FrojoS 2 hours ago [-]
Because it might require time consuming testing, iterations, documentation etc.
If everything the maintainer wants can (hypothetically) be one-shotted, then there is no need to accept PR's at all. Just allow forks in case of open source.
theptip 3 hours ago [-]
Obviously - it takes effort to hone the idea/spec, and it takes time to validate the result. Code being free doesn’t make a kernel patch free, though it would make it cheaper.
hombre_fatal 3 hours ago [-]
You say "on a long enough timeline", but you already can't tell today in the hands of someone who knows what they're doing.
I think a lot of anti-LLM opinions just come from interacting with the lowest effort LLM slop and someone not realizing that it's really a problem with a low value person behind it.

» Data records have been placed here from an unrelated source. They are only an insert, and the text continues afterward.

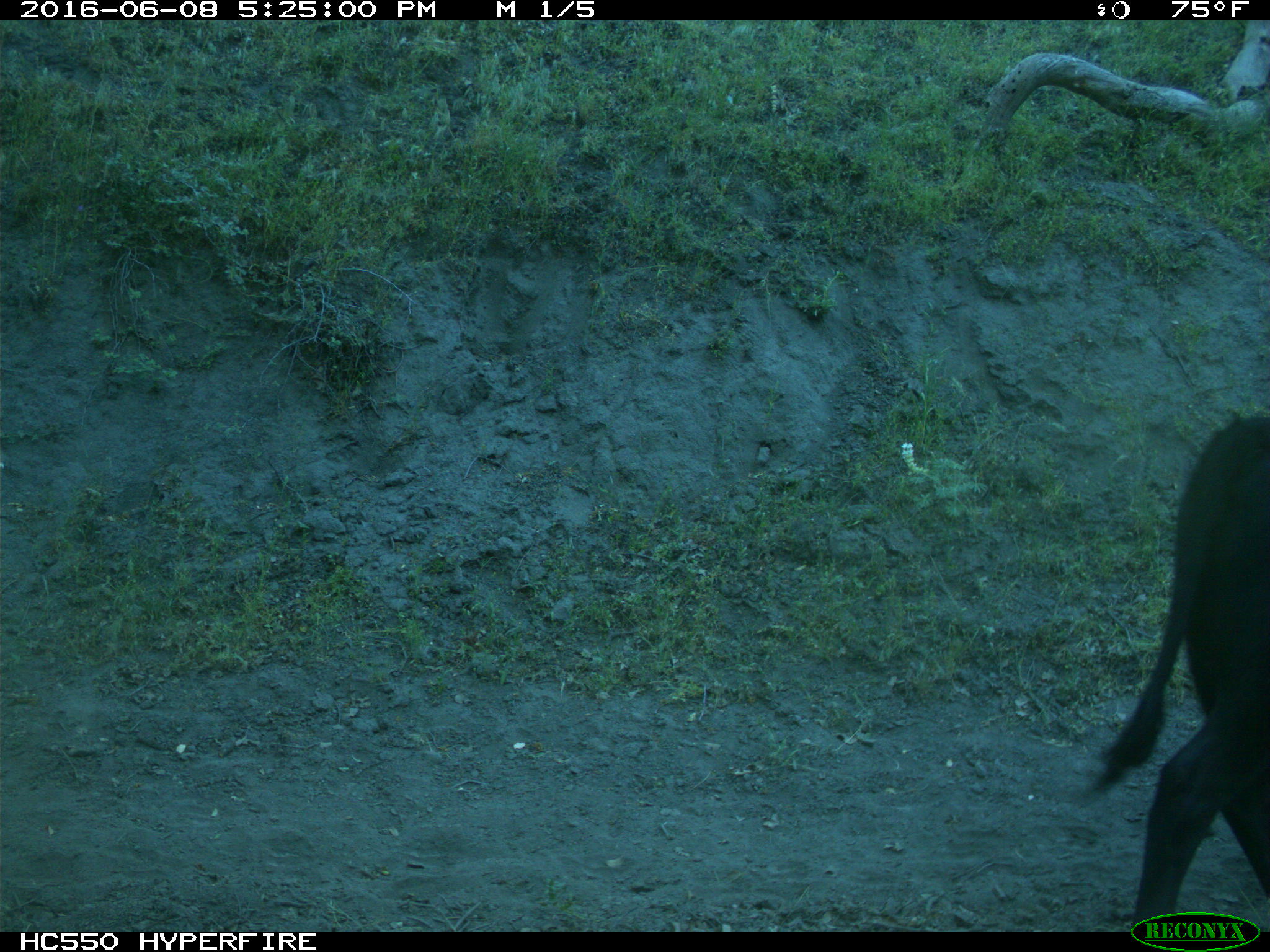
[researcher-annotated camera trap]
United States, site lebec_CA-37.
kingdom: Animalia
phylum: Chordata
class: Mammalia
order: Artiodactyla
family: Bovidae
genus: Bos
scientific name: Bos taurus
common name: domestic cow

It's why "no AI allowed" is pointless; high value contributors won't follow it because they know how to use it productively and they know there's no way for you to tell, and low value people never cared about wasting your time with low effort output, so the rule is performative.
e.g. If you tell me AI isn't allowed because it writes bad code, then you're clearly not talking to someone who uses AI to plan, specify, and implement high quality code.
datsci_est_2015 2 hours ago [-]
> It's why "no AI allowed" is pointless … If you tell me AI isn't allowed because it writes bad code
I disagree that the rule is pointless, and your last point is a strawman. AI is disallowed because it’s the manner in which the would-be contributors are attempting to contribute to these projects. It’s a proxy rule.
Unfortunately for AI maximalists, code is more than just letters on the screen. There needs to be human understanding, and if you’re not a core contributor who’s proven you’re willing to stick around when shit hits the fan, a +3000 PR is a liability, not an asset.
Maybe there needs to be something like the MMORPG concept of “Dragon Kill Points (DKP)”, where you’re not entitled to loot (contribution) until you’ve proven that you give a shit.
bombcar 2 hours ago [-]
> Unfortunately for AI maximalists, code is more than just letters on the screen. There needs to be human understanding, and if you’re not a core contributor who’s proven you’re willing to stick around when shit hits the fan, a +3000 PR is a liability, not an asset.
This isn't necessarily true; I've seen some projects absorb a PR of roughly that size, and after the smoke tests and other standard development stuff, the original PR author basically disappeared.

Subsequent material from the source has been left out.